How a CDN Cache Broke My Next.js Production Deployment
Problem
Only around 20% of users couldn't open the website, while the application worked perfectly for everyone else. The partial impact made the incident look like a device, browser, or regional issue rather than a deployment problem.
Investigation
The usual production checks did not reveal an obvious failure:
- No consistent JavaScript errors
- No API failures
- The origin server was healthy
- The issue occurred only for some users
Root Cause
The CDN was serving an old Next.js static-generation manifest while the HTML referenced a newer deployment.
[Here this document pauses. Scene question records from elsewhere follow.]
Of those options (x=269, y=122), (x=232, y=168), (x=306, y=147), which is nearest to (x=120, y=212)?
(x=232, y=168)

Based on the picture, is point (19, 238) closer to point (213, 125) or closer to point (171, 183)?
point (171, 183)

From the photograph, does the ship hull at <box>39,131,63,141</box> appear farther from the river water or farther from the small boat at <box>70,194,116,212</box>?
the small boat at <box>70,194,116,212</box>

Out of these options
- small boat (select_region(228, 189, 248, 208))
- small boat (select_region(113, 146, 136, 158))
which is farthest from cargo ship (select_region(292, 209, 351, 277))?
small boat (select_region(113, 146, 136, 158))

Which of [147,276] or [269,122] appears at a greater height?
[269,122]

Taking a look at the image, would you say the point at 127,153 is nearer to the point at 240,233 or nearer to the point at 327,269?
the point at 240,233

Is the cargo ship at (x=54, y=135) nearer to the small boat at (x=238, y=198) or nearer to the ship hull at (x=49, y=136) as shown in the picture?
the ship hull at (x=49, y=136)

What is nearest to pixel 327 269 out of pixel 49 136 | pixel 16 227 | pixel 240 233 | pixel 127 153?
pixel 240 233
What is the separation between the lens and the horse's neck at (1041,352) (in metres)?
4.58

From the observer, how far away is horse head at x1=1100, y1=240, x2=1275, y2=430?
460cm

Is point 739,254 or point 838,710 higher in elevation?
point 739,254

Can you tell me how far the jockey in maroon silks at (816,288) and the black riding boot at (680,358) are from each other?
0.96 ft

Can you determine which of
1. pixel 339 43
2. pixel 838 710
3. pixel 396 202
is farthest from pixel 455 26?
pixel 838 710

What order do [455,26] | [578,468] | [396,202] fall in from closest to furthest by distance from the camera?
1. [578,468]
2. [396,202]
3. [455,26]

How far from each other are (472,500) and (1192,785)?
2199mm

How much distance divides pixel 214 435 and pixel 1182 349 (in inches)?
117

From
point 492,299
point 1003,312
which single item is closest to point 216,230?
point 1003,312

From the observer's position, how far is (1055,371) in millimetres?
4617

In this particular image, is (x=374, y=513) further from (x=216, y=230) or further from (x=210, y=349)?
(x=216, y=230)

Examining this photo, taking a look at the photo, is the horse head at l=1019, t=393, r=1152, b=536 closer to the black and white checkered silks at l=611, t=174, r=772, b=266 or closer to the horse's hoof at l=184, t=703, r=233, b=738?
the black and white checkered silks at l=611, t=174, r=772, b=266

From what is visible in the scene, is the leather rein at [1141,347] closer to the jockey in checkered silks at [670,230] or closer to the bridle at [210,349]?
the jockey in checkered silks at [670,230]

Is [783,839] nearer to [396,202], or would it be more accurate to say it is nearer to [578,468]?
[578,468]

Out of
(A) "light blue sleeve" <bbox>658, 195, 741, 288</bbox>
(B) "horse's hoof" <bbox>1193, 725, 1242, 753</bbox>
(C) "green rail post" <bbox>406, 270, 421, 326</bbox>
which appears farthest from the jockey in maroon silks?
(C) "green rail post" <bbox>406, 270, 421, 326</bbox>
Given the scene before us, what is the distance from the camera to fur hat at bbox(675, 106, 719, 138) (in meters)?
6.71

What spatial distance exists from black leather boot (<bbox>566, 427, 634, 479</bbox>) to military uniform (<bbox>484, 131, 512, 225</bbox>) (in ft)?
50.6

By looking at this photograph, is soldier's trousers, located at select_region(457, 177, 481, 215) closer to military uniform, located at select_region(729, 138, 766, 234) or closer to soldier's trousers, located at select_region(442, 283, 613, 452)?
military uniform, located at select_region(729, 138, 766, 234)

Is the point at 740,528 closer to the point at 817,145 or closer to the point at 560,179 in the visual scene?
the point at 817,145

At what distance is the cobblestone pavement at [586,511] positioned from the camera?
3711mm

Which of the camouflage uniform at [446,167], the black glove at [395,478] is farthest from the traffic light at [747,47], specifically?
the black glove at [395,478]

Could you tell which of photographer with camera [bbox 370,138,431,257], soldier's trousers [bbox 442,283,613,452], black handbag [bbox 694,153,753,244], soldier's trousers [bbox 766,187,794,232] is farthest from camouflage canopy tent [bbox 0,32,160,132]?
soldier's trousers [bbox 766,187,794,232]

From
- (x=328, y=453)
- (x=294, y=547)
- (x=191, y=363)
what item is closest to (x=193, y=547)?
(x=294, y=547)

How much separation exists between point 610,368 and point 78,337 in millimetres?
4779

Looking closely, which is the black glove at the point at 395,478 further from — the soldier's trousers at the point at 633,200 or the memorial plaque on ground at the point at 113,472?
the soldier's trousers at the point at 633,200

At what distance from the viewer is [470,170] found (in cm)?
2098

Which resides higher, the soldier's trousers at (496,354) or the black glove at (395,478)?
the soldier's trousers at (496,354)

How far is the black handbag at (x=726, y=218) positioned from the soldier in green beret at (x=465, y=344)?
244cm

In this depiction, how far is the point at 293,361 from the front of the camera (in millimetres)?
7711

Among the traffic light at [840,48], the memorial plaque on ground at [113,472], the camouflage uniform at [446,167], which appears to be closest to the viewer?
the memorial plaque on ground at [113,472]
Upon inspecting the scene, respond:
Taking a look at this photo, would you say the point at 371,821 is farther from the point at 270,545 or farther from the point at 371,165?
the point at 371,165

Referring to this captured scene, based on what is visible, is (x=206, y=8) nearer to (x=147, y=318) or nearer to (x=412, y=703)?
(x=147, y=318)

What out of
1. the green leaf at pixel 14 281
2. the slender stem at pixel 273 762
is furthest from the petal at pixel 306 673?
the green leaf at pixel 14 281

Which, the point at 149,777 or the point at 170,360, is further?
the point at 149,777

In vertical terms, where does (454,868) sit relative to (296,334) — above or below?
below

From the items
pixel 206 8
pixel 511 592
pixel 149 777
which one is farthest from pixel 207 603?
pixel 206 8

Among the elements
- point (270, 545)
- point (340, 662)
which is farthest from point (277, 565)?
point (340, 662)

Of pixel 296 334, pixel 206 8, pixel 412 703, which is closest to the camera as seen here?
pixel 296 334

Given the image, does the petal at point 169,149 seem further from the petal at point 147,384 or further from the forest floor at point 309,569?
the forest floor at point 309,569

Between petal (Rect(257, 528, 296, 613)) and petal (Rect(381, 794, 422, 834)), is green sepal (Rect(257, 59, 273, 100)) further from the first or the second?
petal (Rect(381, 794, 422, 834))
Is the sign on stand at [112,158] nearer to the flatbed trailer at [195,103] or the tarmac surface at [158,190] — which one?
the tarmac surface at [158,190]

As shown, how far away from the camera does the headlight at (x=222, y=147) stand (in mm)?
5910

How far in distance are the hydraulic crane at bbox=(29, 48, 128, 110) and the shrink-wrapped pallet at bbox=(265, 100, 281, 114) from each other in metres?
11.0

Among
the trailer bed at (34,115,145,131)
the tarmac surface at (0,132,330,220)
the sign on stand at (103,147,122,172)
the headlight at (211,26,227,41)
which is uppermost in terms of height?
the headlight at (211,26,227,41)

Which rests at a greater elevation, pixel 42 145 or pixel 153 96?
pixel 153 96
Old CDN asset: /_next/static/.../_ssgManifest.js
New HTML: /_next/static/<new-build-id>/...Affected users downloaded assets from different builds. Users routed to a fresh CDN edge received the correct files, while users hitting an edge with stale content received the mismatched manifest.
Solution
- Cleared the CDN cache to remove the stale manifest
- Added safer cache headers for HTML and deployment manifests
- Kept immutable, long-lived caching only for versioned static assets
- Verified deployment assets from multiple CDN regions
Lesson
Frontend deployments behind CDNs require deliberate cache invalidation. HTML and build manifests must not outlive the versioned assets they reference, while hashed static assets can be cached aggressively.